Im besten Sinne ist das Buch „Der digitale Gott. Glauben unter technologischen Bedingungen“ daher eine Apologie des christlichen Glaubens in unserer Zeit, die durch die Informationstheorie und Digitalisierung geprägt ist.

Es bietet eine intellektuell redliche Möglichkeit, den christlichen Glauben im digitalen Zeitalter zu verstehen. Interaktionstheorie und Digitalisierung werfen Fragen auf, die auch das Grundverständnis christlicher Theologie betreffen. Bayreuther bietet hier die Möglichkeit, Theologie neu zu denken und christliche Topoi neu zu füllen, ohne sie aufzugeben. Man muss mit Bayreuthers Deutungen nicht d’accord sein, aber sie bieten Anschlussfähigkeit im Diskurs mit Weltdeutungen wie dem Transhumanismus. Auf jeden Fall füllt das Buch eine Lücke in der theologischen Interpretation der Digitalität.

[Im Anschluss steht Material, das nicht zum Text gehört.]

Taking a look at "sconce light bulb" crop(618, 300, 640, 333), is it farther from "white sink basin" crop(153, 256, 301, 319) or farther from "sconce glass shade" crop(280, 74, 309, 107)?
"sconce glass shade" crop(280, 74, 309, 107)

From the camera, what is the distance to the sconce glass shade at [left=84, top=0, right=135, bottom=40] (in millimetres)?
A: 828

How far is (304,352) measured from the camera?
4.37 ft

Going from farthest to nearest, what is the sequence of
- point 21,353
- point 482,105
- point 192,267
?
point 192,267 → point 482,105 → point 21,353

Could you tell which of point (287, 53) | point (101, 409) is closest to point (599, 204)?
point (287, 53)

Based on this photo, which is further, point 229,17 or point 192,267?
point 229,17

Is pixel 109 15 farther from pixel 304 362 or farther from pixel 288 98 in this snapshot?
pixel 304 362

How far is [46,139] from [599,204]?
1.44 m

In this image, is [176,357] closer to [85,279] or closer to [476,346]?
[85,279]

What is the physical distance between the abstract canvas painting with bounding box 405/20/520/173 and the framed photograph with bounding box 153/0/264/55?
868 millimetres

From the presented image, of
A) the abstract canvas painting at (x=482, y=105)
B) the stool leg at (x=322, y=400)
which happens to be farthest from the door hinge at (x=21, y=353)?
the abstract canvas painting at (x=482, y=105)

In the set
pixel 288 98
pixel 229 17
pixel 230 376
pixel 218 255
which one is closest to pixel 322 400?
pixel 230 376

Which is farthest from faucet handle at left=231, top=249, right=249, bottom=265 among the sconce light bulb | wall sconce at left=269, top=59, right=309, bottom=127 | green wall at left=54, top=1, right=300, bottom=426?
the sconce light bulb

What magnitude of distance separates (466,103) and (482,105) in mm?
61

Im Vorwort bezeichnet Bayreuther sein Buch als Essay. Es ist angenehm zu lesen, die Anmerkungen sind in den Anhang verbannt. Allerdings ist die Lektüre mit 254 Textseiten etwas zeitaufwendig.

In jedem Fall bietet das Buch „Der digitale Gott. Glauben unter technologischen Bedingungen“, wie es der Untertitel verspricht, eine Grundlage, um die frohe Botschaft von Jesus Christus in unserem digitalen Zeitalter zu verstehen und zu verkündigen, denn: „Das Medium ist die (frohe) Botschaft“.